Leaf Miner Infestation
Leaf miners are a type of pest that can affect lime trees. These attack the foliage of the lime tree and cause extensive physical damage to the branches, leaves and trunk of the tree. According to an article on SignOnSanDiego.com, the citrus leaf miner was first detected in the Western Hemisphere in 1993 and attacked Persian lime trees in Florida. These pests have spread to other states, and can be controlled with insecticides.
Stylar End Breakdown
Stylar end breakdown is a condition in which the juice vesicles of the lime tree rupture and cause excessive juice deposits around the blossom of the fruit.
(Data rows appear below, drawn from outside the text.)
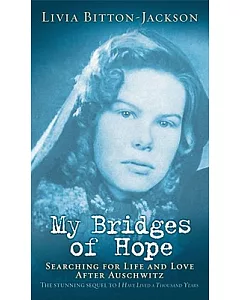 My Bridges of Hope: Searching for Life and Love After Auschwitz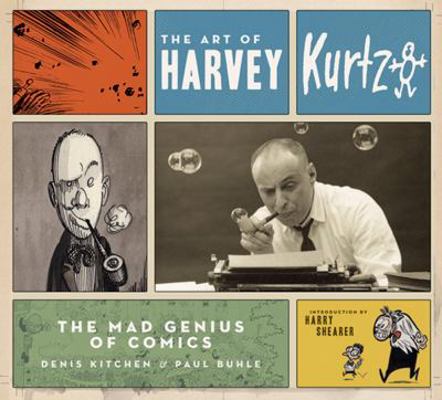The Art of Harvey Kurtzman: The Mad Genius of C... 0810972964 Book Cover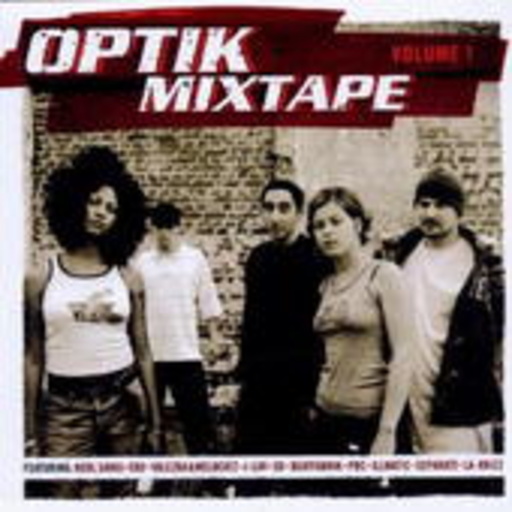 Optik Crew – Optik Mixtape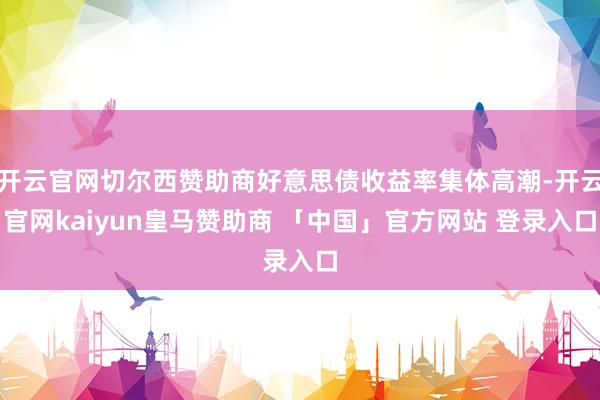 开云官网切尔西赞助商好意思债收益率集体高潮-开云官网kaiyun皇马赞助商 「中国」官方网站 登录入口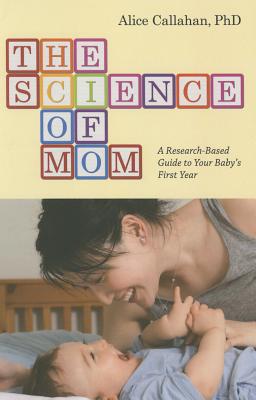 The Science of Mom: A Research-Based Guide to Your Baby's First Year Cover Image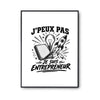 Poster J’peux pas je suis Entrepreneur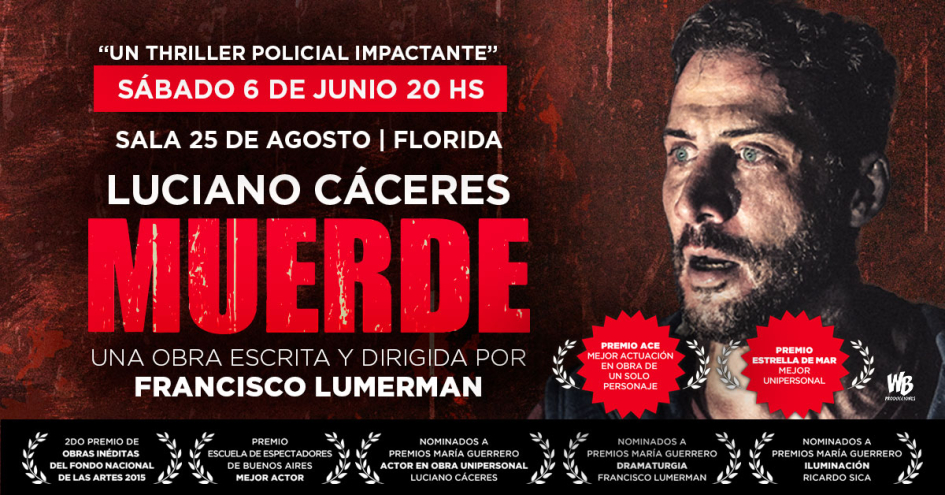 Obra teatral "Muerde" Teatro 25 de Agosto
This juice ends up breaking down the rind of the fruit and damages the outer layer.
Root and Foot Rot
Rotting of the roots and base of the tree trunk can cause yellow-veined foliage and a thin, sickly-looking tree. This can happen to lime trees at any time of year and at any stage of growth, but can be prevented by disinfecting the root regularly and following recommended cultural practices. If left untreated, this disease can cause poor blossoms and a limited yield of the lime fruit.
Scab disease in the lime tree is caused by a fungus called Elsinoe fawcetti. This lime tree disease can affect both the fruit and the leaves, and may cause leaves to fall prematurely and produce brown or discolored fruit. Scab disease can be controlled by spraying fungicide on the tree branches, root and leaves.